Short descriptive text snippets
________

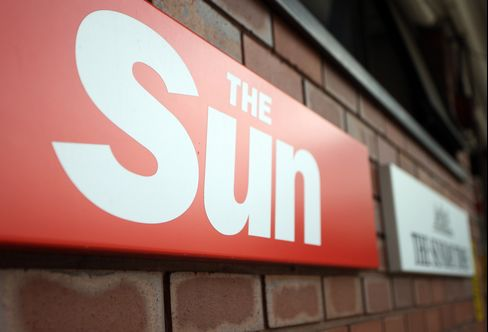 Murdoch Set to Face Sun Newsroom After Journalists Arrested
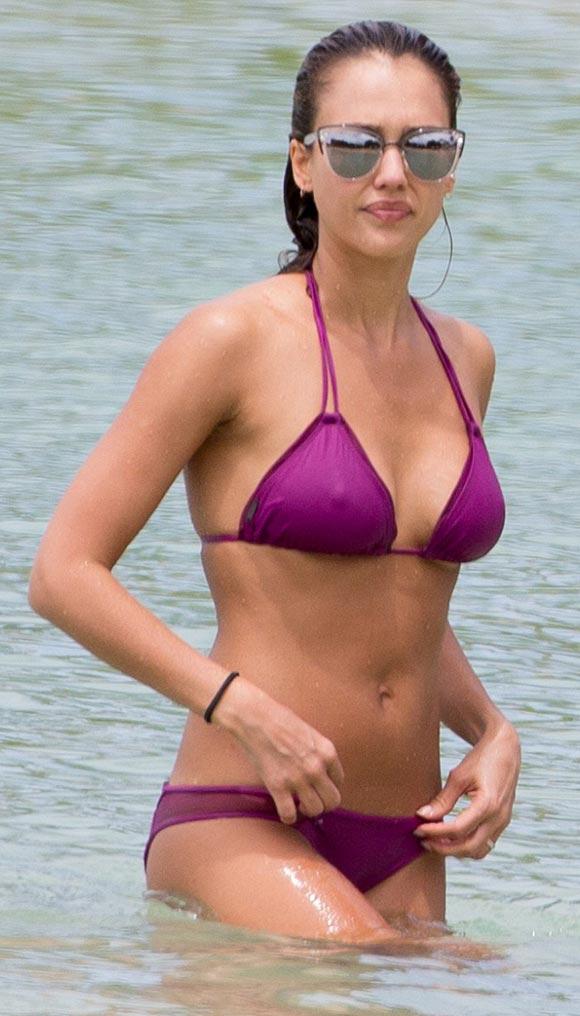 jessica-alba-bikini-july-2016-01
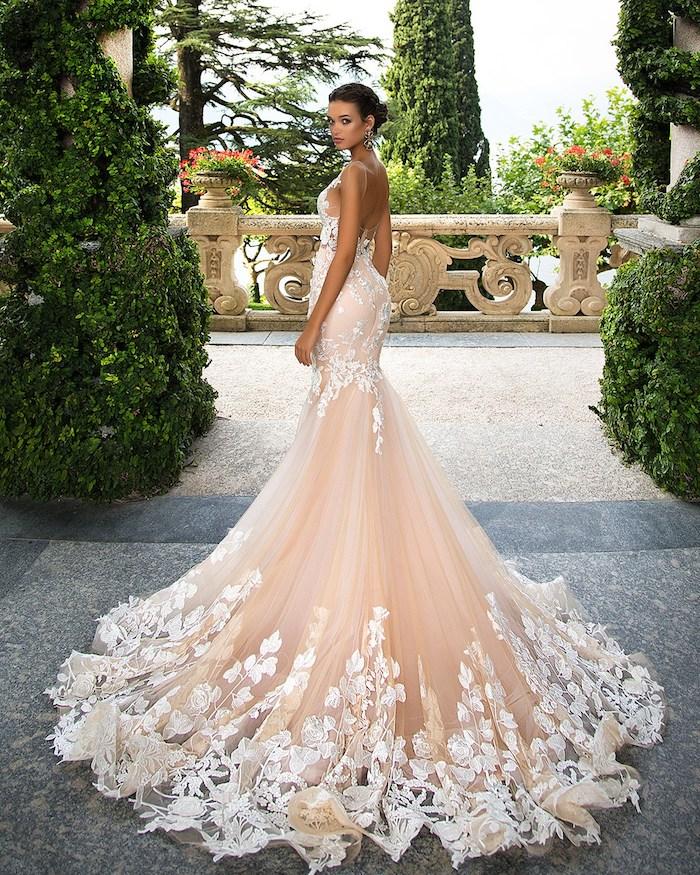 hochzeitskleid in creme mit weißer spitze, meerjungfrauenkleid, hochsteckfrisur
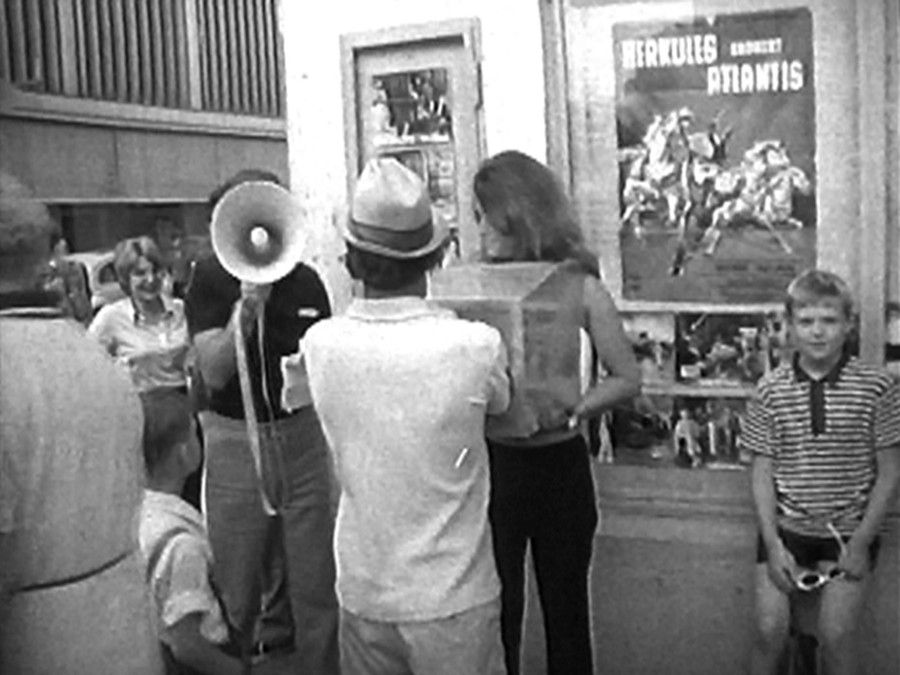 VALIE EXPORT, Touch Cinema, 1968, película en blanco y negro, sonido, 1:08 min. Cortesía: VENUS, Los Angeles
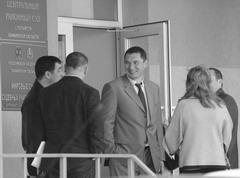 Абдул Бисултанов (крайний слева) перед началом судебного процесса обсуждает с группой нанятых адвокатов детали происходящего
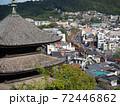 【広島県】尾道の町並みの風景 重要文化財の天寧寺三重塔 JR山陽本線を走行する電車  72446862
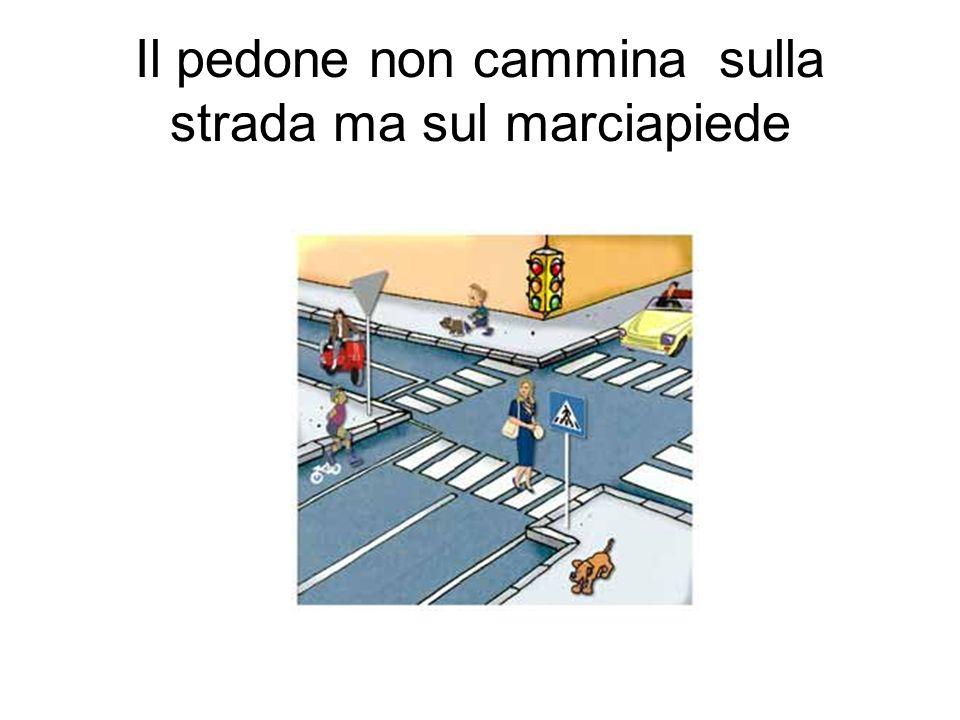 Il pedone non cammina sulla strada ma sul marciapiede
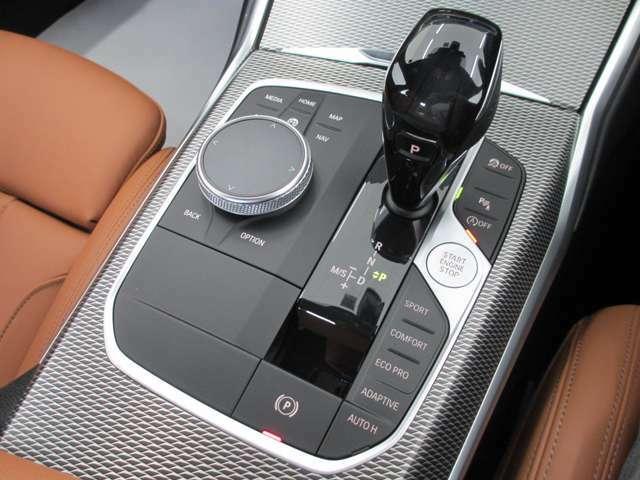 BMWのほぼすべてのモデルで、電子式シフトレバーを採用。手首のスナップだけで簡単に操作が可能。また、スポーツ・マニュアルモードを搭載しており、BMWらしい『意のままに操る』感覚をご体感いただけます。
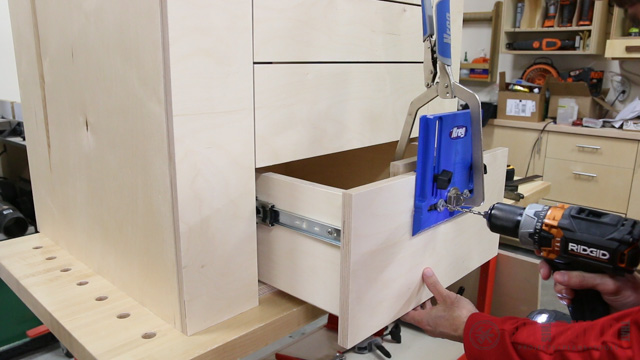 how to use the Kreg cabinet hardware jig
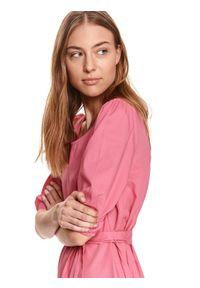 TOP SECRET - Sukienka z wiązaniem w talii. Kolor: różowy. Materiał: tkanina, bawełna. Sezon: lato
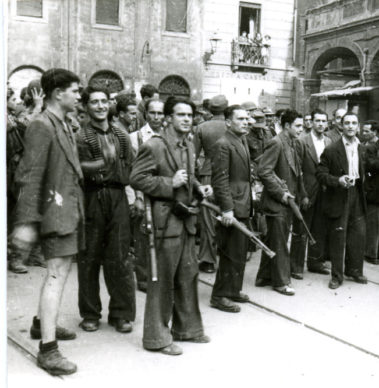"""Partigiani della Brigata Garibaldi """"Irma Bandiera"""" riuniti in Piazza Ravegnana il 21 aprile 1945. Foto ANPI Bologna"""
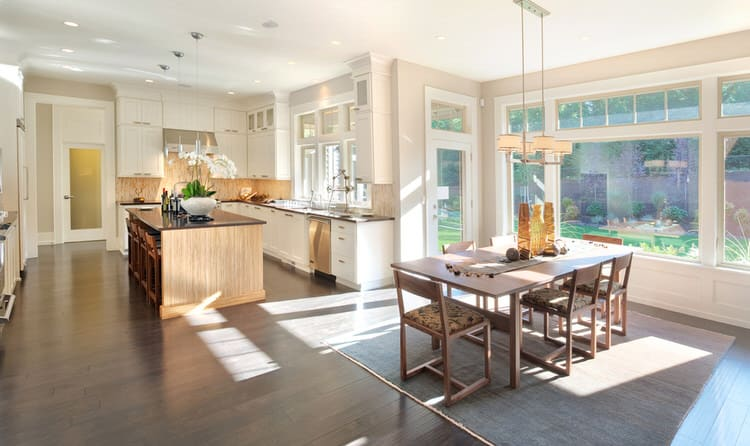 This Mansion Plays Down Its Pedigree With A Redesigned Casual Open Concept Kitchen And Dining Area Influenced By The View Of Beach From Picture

________

▶ _Activity_:
All records above must be output exactly as they stand, excluding pictures.

▶ _Written answer_:
 Murdoch Set to Face Sun Newsroom After Journalists Arrested
 jessica-alba-bikini-july-2016-01
 hochzeitskleid in creme mit weißer spitze, meerjungfrauenkleid, hochsteckfrisur
 VALIE EXPORT, Touch Cinema, 1968, película en blanco y negro, sonido, 1:08 min. Cortesía: VENUS, Los Angeles
 Абдул Бисултанов (крайний слева) перед началом судебного процесса обсуждает с группой нанятых адвокатов детали происходящего
 【広島県】尾道の町並みの風景 重要文化財の天寧寺三重塔 JR山陽本線を走行する電車  72446862
 Il pedone non cammina sulla strada ma sul marciapiede
 BMWのほぼすべてのモデルで、電子式シフトレバーを採用。手首のスナップだけで簡単に操作が可能。また、スポーツ・マニュアルモードを搭載しており、BMWらしい『意のままに操る』感覚をご体感いただけます。
 how to use the Kreg cabinet hardware jig
 TOP SECRET - Sukienka z wiązaniem w talii. Kolor: różowy. Materiał: tkanina, bawełna. Sezon: lato
"""Partigiani della Brigata Garibaldi """"Irma Bandiera"""" riuniti in Piazza Ravegnana il 21 aprile 1945. Foto ANPI Bologna"""
 This Mansion Plays Down Its Pedigree With A Redesigned Casual Open Concept Kitchen And Dining Area Influenced By The View Of Beach From Picture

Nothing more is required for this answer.